Un exemple concret m'a été donné lors d'une conversation avec un entrepreneur africain du secteur de la construction. Il m'a raconté comment le manque de devises étrangères, rationnées par la banque centrale pour les priorités du gouvernement, l'avait contraint à arrêter des chantiers déjà commencés. La banque, n'en ayant pas, a reporté le change de la monnaie locale en dollars, l'empêchant d'acheter des matériaux sur les marchés internationaux. « Si on me propose une alternative pour acheter du ciment, je l'utiliserai immédiatement », explique-t-il. Cette anecdote reflète une réalité commune à de nombreuses économies émergentes, où la rigidité des systèmes financiers internationaux constitue un obstacle direct au développement.

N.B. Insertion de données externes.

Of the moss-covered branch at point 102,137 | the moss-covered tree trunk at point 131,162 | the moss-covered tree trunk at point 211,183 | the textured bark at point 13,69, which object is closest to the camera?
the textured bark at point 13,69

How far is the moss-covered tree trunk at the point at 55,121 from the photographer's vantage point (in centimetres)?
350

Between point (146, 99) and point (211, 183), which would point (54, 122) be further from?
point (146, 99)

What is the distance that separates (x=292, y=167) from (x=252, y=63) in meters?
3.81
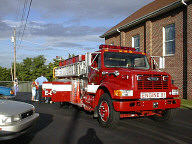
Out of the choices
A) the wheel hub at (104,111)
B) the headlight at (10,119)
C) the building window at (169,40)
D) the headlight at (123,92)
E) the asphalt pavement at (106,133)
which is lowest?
the asphalt pavement at (106,133)

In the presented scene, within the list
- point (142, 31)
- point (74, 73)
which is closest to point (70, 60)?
point (74, 73)

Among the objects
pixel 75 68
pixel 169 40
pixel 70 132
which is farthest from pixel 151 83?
pixel 169 40

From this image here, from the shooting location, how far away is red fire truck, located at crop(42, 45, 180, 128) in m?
5.80

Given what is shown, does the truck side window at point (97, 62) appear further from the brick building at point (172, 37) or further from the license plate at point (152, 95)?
the brick building at point (172, 37)

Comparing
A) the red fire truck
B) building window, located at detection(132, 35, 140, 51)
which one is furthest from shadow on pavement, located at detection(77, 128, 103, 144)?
building window, located at detection(132, 35, 140, 51)

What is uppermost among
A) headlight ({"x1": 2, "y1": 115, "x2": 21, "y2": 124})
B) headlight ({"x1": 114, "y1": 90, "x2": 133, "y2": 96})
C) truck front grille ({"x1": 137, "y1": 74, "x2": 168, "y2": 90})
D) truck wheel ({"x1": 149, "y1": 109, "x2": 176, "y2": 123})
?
truck front grille ({"x1": 137, "y1": 74, "x2": 168, "y2": 90})

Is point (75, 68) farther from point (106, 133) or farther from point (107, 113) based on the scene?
point (106, 133)

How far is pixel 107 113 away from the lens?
6.09 meters

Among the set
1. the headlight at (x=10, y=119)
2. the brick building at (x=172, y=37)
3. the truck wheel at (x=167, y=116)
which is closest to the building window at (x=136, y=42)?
the brick building at (x=172, y=37)

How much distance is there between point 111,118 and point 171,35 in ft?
36.8

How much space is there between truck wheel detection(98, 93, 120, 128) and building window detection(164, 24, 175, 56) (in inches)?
408

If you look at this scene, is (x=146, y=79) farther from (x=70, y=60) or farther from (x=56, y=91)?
(x=70, y=60)

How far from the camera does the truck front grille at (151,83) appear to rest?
5.94 m

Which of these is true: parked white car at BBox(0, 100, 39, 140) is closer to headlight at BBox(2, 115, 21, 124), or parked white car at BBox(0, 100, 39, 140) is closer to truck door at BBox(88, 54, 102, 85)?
headlight at BBox(2, 115, 21, 124)
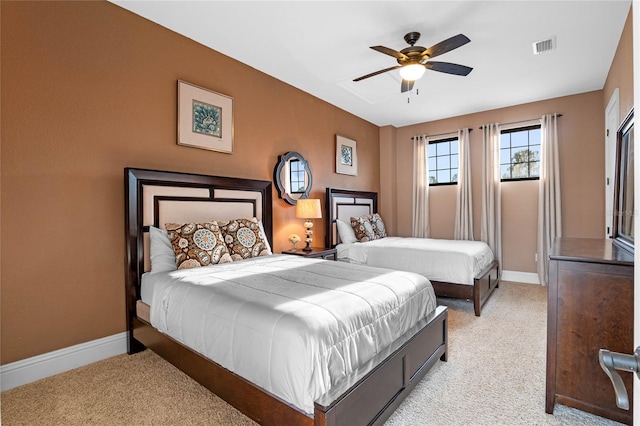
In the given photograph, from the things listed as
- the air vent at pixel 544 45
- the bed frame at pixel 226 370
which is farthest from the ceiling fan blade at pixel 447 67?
the bed frame at pixel 226 370

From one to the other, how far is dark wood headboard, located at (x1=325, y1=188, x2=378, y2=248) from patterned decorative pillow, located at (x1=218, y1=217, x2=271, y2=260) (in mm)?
1663

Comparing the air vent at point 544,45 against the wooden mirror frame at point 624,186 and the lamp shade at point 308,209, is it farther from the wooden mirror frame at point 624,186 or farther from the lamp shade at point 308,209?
the lamp shade at point 308,209

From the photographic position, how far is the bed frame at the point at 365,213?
3.43m

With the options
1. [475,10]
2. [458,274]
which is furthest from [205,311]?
[475,10]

Au cours des deux dernières décennies, les échanges économiques le long de l'axe Sud-Sud (Amérique latine, Afrique, Asie) se sont considérablement développés. Les BRICS incarnent ce nouveau paradigme de coopération mondiale, se présentant non seulement comme une alternative à l'hégémonie occidentale, mais aussi comme une plateforme pour renforcer les économies émergentes. Leur projet de créer un mécanisme de paiement alternatif au dollar - avec des instruments tels que la Nouvelle banque de développement - pourrait s'avérer crucial pour réduire les vulnérabilités économiques de nombreux pays.
Réduire les BRICS à une simple comparaison entre « nous » et « eux » est non seulement réducteur, mais également nuisible. Une analyse polarisée contribue à renforcer le récit même de la division que l'on craint, poussant le reste du monde à chercher d'autres voies. Au contraire, il est essentiel de comprendre que les BRICS ne sont pas une entité monolithique, mais un phénomène complexe, l'expression de besoins économiques, démographiques et politiques en constante évolution. Seule une analyse honnête et approfondie peut éviter de transformer un défi en une confrontation stérile et improductive.